Text block:
|---|

201314 Antarctic season highlights

Dr Mark Curran holds up a one-metre length of ice core.
Dr Mark Curran at Aurora Basin with part of the main ice core. (Photo: Tony Fleming)
Environment Minister Greg Hunt surrounded by media in front of the orange icebreaker ship Aurora Australis on Hobart's waterfront.New Chair of the Committee for Environmental Protection, Mr Ewan McIvor

5th June 2014

Australia’s 2013–14 Antarctic season was one of considerable challenge and outstanding achievement.

The season’s major project, ice core drilling at Aurora Basin North, was highly successful, with scientists drilling about two tonnes of ice core sections spanning a 2000 year climate history.

Thick sea ice at the beginning and end of the season caused shipping delays and issues with resupplying Mawson station.

Australia’s icebreaker, Aurora Australis, was involved in the rescue of passengers on the stricken Russian vessel Akademik Shokalskiy.

Also this season, the Federal Government announced it would fund the acquisition of a new Australian icebreaker which is expected to be ready for operation in 2019.

Australian Antarctic Division Senior Policy Adviser, Ewan McIvor, was elected Chair of the Committee for Environmental Protection (CEP), the international advisory body responsible for protecting the fragile Antarctic environment.

2014 also marked the end of Australasian Antarctic expedition celebrations.

[Video]

201314 Antarctic season highlights

Video transcript

Glaciologist – Dr Tas van Ommen

The Aurora Basin project was a major ice coring project in East Antarctica to deliver us a long, 2000 year detail climate record form a part of Antarctica where we really had little or no information about past climate.

|---|

Task description: In the Antarctic season highlights, repeat word for word the stretch from "The season’s major" through "operation in 2019.".

Records from a collection:

|---|

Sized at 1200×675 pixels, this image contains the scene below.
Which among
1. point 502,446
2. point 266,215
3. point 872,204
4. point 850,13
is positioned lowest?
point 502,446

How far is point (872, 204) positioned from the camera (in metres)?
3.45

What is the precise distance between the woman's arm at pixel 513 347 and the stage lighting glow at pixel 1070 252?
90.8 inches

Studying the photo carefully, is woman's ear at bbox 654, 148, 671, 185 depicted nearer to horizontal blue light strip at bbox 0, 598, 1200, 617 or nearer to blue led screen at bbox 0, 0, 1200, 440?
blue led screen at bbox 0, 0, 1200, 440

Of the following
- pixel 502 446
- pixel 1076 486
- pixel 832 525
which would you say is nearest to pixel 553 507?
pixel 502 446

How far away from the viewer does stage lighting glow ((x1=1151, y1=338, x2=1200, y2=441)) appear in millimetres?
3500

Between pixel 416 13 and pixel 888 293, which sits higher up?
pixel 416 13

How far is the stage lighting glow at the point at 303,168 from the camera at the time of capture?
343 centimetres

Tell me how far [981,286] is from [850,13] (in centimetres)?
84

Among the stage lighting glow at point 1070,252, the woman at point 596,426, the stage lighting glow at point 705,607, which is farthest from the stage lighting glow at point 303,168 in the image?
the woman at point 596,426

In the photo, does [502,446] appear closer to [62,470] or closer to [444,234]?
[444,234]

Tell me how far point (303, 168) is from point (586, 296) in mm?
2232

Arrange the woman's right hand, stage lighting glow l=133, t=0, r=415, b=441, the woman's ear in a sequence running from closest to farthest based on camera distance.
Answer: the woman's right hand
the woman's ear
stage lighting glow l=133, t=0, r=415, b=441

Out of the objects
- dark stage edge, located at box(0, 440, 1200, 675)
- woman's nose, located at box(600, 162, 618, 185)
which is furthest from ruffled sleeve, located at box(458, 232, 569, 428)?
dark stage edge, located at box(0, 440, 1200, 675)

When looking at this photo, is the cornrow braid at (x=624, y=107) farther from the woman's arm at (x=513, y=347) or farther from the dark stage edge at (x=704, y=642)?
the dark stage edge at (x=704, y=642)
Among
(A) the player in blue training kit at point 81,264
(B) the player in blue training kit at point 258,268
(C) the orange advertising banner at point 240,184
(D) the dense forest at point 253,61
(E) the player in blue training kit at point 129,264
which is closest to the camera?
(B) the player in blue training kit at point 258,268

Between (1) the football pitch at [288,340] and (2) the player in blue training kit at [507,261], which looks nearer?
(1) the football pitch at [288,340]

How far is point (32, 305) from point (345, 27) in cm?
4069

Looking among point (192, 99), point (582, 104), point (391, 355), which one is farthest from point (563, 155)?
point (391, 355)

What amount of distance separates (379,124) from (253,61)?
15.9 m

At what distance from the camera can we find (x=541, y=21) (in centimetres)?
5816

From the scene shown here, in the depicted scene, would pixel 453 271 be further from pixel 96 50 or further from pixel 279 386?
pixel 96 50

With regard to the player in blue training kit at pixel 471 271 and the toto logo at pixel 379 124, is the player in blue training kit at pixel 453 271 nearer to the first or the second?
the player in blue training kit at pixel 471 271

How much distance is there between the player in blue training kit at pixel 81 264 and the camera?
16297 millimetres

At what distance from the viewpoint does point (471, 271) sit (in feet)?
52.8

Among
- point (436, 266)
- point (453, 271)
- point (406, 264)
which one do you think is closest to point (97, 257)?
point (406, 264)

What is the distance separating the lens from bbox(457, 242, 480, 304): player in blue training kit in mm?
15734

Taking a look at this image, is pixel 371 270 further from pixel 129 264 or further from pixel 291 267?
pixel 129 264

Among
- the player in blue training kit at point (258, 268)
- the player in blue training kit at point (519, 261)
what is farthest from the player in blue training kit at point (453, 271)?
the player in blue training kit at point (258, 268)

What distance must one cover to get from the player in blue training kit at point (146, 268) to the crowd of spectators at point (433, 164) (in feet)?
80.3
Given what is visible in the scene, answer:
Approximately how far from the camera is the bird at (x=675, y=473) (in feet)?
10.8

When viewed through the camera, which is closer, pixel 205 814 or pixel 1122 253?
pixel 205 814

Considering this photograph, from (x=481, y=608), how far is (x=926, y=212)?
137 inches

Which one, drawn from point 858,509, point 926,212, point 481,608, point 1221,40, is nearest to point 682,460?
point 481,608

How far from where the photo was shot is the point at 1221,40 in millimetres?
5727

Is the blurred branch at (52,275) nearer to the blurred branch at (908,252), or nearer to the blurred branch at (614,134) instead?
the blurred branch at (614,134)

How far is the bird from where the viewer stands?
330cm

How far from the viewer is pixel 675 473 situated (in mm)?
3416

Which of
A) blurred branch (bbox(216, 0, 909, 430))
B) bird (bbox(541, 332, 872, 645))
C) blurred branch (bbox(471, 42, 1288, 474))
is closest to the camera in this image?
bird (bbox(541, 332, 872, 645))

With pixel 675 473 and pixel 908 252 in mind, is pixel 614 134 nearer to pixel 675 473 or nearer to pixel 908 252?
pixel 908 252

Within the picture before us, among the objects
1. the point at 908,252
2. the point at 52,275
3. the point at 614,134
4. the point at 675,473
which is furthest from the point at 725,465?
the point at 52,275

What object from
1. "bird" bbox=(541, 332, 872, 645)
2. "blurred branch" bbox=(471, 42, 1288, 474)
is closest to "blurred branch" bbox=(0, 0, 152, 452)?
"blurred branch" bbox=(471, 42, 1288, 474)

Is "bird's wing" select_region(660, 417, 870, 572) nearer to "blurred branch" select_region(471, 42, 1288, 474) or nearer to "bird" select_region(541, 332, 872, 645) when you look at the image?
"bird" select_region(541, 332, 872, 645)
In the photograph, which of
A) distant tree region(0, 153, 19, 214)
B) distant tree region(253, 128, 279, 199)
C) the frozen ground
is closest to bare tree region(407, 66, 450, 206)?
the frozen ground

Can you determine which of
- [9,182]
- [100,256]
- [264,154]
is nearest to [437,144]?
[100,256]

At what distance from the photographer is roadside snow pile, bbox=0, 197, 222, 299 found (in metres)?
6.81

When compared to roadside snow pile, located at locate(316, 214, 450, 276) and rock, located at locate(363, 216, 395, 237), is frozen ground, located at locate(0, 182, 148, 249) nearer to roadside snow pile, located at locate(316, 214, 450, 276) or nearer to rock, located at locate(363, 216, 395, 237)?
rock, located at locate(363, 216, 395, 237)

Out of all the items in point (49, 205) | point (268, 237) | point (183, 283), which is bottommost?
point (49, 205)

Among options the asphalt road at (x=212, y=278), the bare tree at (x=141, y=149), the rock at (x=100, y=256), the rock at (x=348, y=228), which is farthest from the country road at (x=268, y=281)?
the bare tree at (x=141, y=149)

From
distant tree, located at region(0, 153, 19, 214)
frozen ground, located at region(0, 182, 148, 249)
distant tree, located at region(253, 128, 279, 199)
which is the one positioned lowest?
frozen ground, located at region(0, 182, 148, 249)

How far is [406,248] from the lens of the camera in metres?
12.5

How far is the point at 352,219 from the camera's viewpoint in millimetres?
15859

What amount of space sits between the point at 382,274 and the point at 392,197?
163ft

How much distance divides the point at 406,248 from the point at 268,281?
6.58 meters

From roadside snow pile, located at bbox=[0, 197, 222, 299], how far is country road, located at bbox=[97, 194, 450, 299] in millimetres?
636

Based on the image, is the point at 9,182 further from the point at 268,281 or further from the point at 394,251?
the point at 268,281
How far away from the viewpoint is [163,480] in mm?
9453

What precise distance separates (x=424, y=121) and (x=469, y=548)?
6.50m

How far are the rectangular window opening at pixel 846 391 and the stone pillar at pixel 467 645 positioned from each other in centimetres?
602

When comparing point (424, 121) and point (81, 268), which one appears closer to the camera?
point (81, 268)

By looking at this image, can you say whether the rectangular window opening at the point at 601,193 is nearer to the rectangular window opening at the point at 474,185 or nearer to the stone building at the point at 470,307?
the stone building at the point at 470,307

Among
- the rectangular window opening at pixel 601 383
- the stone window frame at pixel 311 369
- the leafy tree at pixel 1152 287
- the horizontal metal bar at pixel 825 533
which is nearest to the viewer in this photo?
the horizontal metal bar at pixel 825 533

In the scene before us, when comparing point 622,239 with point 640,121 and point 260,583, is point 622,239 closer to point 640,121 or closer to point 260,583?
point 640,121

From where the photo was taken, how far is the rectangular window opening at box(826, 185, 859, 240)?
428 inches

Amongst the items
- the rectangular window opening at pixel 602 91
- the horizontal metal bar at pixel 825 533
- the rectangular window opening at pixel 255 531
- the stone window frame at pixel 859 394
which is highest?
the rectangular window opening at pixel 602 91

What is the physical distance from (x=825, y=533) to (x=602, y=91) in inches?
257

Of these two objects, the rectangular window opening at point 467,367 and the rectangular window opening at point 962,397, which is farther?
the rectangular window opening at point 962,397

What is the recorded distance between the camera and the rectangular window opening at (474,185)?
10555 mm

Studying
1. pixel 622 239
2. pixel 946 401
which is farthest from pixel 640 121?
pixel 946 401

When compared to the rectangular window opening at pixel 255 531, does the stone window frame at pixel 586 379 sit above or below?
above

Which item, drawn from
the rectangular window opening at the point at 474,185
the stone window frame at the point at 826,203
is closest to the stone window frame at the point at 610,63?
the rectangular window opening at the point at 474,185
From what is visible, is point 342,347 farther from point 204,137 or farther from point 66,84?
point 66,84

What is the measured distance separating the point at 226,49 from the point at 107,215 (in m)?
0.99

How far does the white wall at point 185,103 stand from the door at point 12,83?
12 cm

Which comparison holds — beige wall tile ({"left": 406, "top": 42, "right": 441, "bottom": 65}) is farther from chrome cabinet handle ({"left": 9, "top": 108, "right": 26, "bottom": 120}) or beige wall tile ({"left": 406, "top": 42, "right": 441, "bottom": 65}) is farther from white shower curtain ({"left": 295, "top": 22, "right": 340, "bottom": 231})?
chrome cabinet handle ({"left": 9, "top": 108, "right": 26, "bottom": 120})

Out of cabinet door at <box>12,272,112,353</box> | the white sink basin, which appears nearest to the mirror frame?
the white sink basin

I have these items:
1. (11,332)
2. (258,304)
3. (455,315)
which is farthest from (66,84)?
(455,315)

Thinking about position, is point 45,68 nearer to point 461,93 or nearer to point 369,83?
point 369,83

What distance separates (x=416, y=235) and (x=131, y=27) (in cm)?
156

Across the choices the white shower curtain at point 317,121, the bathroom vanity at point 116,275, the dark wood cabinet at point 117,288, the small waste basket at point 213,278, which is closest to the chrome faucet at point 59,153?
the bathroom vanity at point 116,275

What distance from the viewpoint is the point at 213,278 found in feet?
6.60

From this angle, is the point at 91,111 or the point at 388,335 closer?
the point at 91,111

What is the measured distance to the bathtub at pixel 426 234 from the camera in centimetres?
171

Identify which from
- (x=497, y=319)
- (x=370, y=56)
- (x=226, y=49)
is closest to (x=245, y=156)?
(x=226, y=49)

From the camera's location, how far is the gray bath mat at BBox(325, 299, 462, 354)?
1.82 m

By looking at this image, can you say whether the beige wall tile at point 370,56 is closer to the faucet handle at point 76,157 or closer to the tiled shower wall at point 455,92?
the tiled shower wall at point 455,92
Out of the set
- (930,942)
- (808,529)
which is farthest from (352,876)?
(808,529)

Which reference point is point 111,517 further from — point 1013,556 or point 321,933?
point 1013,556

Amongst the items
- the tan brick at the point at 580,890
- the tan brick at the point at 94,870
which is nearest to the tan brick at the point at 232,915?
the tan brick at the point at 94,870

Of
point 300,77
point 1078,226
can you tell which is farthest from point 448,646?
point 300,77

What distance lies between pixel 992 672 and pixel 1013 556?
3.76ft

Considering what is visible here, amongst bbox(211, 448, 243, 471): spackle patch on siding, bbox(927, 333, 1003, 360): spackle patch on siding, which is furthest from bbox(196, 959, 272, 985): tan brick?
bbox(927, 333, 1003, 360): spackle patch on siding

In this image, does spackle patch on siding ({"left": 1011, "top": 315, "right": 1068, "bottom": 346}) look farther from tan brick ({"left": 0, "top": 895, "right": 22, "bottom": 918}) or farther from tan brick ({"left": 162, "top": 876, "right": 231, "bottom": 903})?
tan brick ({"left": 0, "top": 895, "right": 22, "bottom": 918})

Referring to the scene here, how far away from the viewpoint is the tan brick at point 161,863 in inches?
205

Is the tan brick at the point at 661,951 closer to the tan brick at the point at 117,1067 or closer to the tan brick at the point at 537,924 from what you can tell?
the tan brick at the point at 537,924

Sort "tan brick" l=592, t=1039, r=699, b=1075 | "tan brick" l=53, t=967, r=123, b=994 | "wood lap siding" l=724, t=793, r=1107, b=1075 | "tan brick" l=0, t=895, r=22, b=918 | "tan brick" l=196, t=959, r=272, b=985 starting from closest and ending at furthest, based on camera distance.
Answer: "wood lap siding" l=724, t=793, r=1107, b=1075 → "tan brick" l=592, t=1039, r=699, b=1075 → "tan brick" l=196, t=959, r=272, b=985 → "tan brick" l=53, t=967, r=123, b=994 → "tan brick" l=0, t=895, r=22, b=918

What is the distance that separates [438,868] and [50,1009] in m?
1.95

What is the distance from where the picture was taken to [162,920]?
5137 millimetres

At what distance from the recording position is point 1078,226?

|---|

Response:
The season’s major project, ice core drilling at Aurora Basin North, was highly successful, with scientists drilling about two tonnes of ice core sections spanning a 2000 year climate history.

Thick sea ice at the beginning and end of the season caused shipping delays and issues with resupplying Mawson station.

Australia’s icebreaker, Aurora Australis, was involved in the rescue of passengers on the stricken Russian vessel Akademik Shokalskiy.

Also this season, the Federal Government announced it would fund the acquisition of a new Australian icebreaker which is expected to be ready for operation in 2019.